PAGE EXCERPT START

Further characteristics and advantages of the present invention are described hereinafter with reference to the accompanying drawings. The drawings show preferred embodiments of the present invention without, however, limiting the invention to the described embodiments. The various features of the embodiments shown in the figures may be freely combined with one another even if not shown in the figures and/or not explicitly mentioned in the description. The figures show:

Fig. 1: a vertical cross section of a hand-held machine tool according to a first preferred embodiment of the invention;
Fig. 2: a detail A of the machine tool of figure 1;
Fig. 3: a horizontal cross section along line B-B of the machine tool of figure 1;
Fig. 4: a horizontal cross section along line C-C of the machine tool of figure 1 with a first type of backing pad mounted thereto;
Fig. 5: a vertical cross section of a hand-held machine tool according to a second preferred embodiment of the invention;
Fig. 6: a horizontal cross section along line C-C of the machine tool of figure 5; and
Fig. 7: a top view on a first magnetic element and a second magnetic element during a first type of working movement.

With reference to the attached figures 1 to 4 a first preferred embodiment of a hand-held and hand-guided machine tool 1 according to the present invention is described. The machine tool 1 comprises a housing 2 preferably made of a rigid plastic material. Of course, at least part of the housing 2 could be made of other materials, for example metal or carbon fibre. Preferably, part of the housing 2, where a user will grip the tool 1, is made of a resilient material, for example rubber or a soft plastic material. Further, the tool 1 comprises a backing pad 3 adapted for performing a working movement in respect to the housing 2. The machine tool 1 is adapted for making a backing pad 3 attached thereto perform at least two different types of working movements, which will be described in more detail below.
Within the housing 2 the tool 1 comprises a motor 4 with a motor shaft 5 adapted for performing a rotational movement about an axis of rotation 6. In this embodiment the motor 4 is an electric motor, preferably a BLDC-motor. Of course, it could also be embodied as a pneumatic motor. Further, means 7 for transforming the rotational movement of the shaft 5 into the desired working movement of the backing pad 3 are provided. In this embodiment the transforming means 7 comprise an eccentric element 11, which is attached to the motor shaft 5 in a torque proof manner. The eccentric element 11 includes a rotary element 8, which is supported by the eccentric element 11 freely rotatable about a longitudinal axis 9. To this end, the eccentric element 11 is provided with bearings 11 a for supporting the rotary element 8. The rotary element 8 is located eccentrically to the motor shaft 5, which can be seen by the displacement of the rotational axis 6 and the longitudinal axis 9 running essentially parallel to one another. The backing pad 3 can be easily mounted and fixed to the rotary element 8 by means of a screw 8a, which passes through a through-hole provided in the centre of the backing pad 3 and which is screwed into a threaded bore provided in the rotary element 8. The connection between the backing pad 3 and the rotary element 8 is preferably torque-proof in the oscillation plane of the backing pad 3 running essentially perpendicular to the axes 6, 9. Alternatively, the backing pad 3 could also be held to the rotary element 8 by means of magnetic force. Of course, the transforming means 7 could comprise any other kind of gear mechanism, too.

PAGE EXCERPT END
DATA PROVIDED START

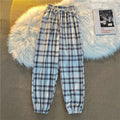 Pantalones Mujer nuevo montón de pies moda suelta negro a cuadros verano Harajuku estudiantes ropa de calle Harem pantalones largos mujer Chic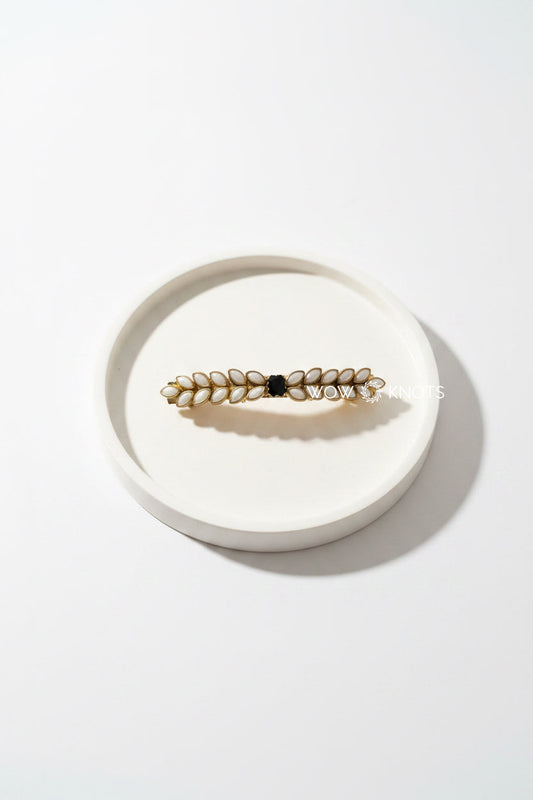 Pearl White Kundan Petal Barrette Clip with Black Stone – Handcrafted Hair Accessory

DATA PROVIDED END

**PROMPT 1**
From the hand-held machine tool description, repeat word for word the part that opens with the words containing "With reference to the attached" and closes with "more detail below.".
**PROMPT 2**
Answer these questions using the hand-held machine tool description:
(a) What material is the housing preferably made of?
(b) What kind of electric motor is the motor preferably?
(c) What does Fig. 5 show?

**WRITTEN SOLUTION 1**
With reference to the attached figures 1 to 4 a first preferred embodiment of a hand-held and hand-guided machine tool 1 according to the present invention is described. The machine tool 1 comprises a housing 2 preferably made of a rigid plastic material. Of course, at least part of the housing 2 could be made of other materials, for example metal or carbon fibre. Preferably, part of the housing 2, where a user will grip the tool 1, is made of a resilient material, for example rubber or a soft plastic material. Further, the tool 1 comprises a backing pad 3 adapted for performing a working movement in respect to the housing 2. The machine tool 1 is adapted for making a backing pad 3 attached thereto perform at least two different types of working movements, which will be described in more detail below.

**WRITTEN SOLUTION 2**
(a) A rigid plastic material.
(b) A BLDC-motor.
(c) A vertical cross section of a hand-held machine tool according to a second preferred embodiment of the invention.